GIVEN INFORMATION START

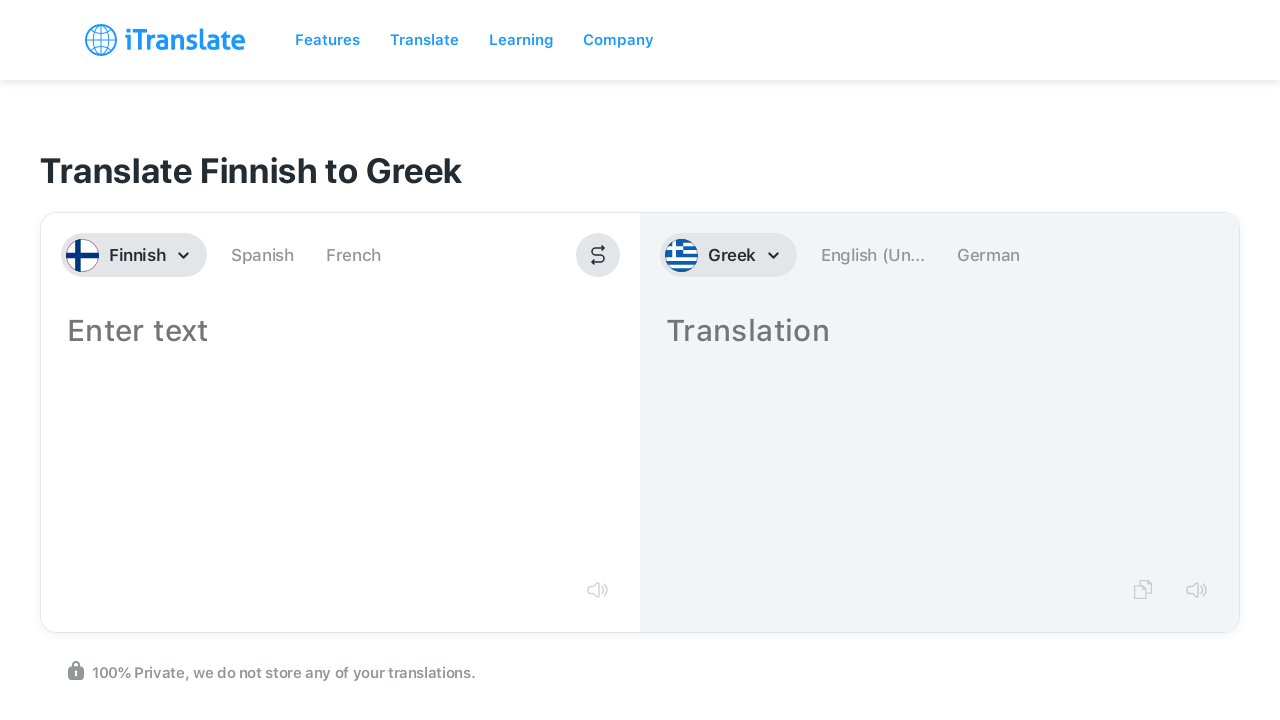

--- FILE ---
content_type: image/svg+xml
request_url: https://itranslate-webapp-production.web.app/images/el.svg
body_size: 11
content:
<?xml version="1.0" encoding="UTF-8"?>
<svg width="180px" height="180px" viewBox="0 0 180 180" version="1.1" xmlns="http://www.w3.org/2000/svg" xmlns:xlink="http://www.w3.org/1999/xlink">
    <!-- Generator: Sketch 61 (89581) - https://sketch.com -->
    <title>Overrides/Languages/el</title>
    <desc>Created with Sketch.</desc>
    <defs>
        <circle id="path-1" cx="90" cy="90" r="90"></circle>
    </defs>
    <g id="Overrides/Languages/el" stroke="none" stroke-width="1" fill="none" fill-rule="evenodd">
        <g id="el">
            <mask id="mask-2" fill="white">
                <use xlink:href="#path-1"></use>
            </mask>
            <use id="Mask" fill="#DE2910" xlink:href="#path-1"></use>
            <g id="Shapes" mask="url(#mask-2)">
                <rect id="Rectangle-path" fill="#0D5EAF" x="0" y="0" width="270" height="180"></rect>
                <path d="M50,0 L50,110 M0,50 L100,50 M100,30 L270,30 M100,70 L270,70 M0,110 L270,110 M0,150 L270,150" id="Shape" stroke="#FFFFFF" stroke-width="20"></path>
            </g>
            <g id="Overrides/Options/Outlines/el" mask="url(#mask-2)" stroke="#0D5EAF" stroke-width="3">
                <circle id="Outline" cx="90" cy="90" r="88.5"></circle>
            </g>
        </g>
    </g>
</svg>

--- FILE ---
content_type: image/svg+xml
request_url: https://itranslate-webapp-production.web.app/images/fi.svg
body_size: -33
content:
<?xml version="1.0" encoding="UTF-8"?>
<svg width="180px" height="180px" viewBox="0 0 180 180" version="1.1" xmlns="http://www.w3.org/2000/svg" xmlns:xlink="http://www.w3.org/1999/xlink">
    <!-- Generator: Sketch 61 (89581) - https://sketch.com -->
    <title>Overrides/Languages/fi</title>
    <desc>Created with Sketch.</desc>
    <defs>
        <circle id="path-1" cx="90" cy="90" r="90"></circle>
    </defs>
    <g id="Overrides/Languages/fi" stroke="none" stroke-width="1" fill="none" fill-rule="evenodd">
        <g id="fi">
            <mask id="mask-2" fill="white">
                <use xlink:href="#path-1"></use>
            </mask>
            <use id="Mask" fill="#DE2910" xlink:href="#path-1"></use>
            <g id="Shapes" mask="url(#mask-2)">
                <rect id="Rectangle-path" fill="#FFFFFF" x="0" y="0" width="180" height="180"></rect>
                <g id="Rectangle-path-+-Rectangle-path" fill="#003580">
                    <rect id="Rectangle-path" x="0" y="75" width="180" height="30"></rect>
                    <rect id="Rectangle-path" x="50" y="0" width="30" height="180"></rect>
                </g>
                <g id="Overrides/Options/Outlines/fi" stroke="#003580" stroke-width="3">
                    <circle id="Outline" cx="90" cy="90" r="88.5"></circle>
                </g>
            </g>
        </g>
    </g>
</svg>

GIVEN INFORMATION END

**PROBLEM TO WORK ON:** The answer must consist of every line from the listing above that includes the word "circle".

**WORKED SOLUTION:**
        <circle id="path-1" cx="90" cy="90" r="90"></circle>
                <circle id="Outline" cx="90" cy="90" r="88.5"></circle>
        <circle id="path-1" cx="90" cy="90" r="90"></circle>
                    <circle id="Outline" cx="90" cy="90" r="88.5"></circle>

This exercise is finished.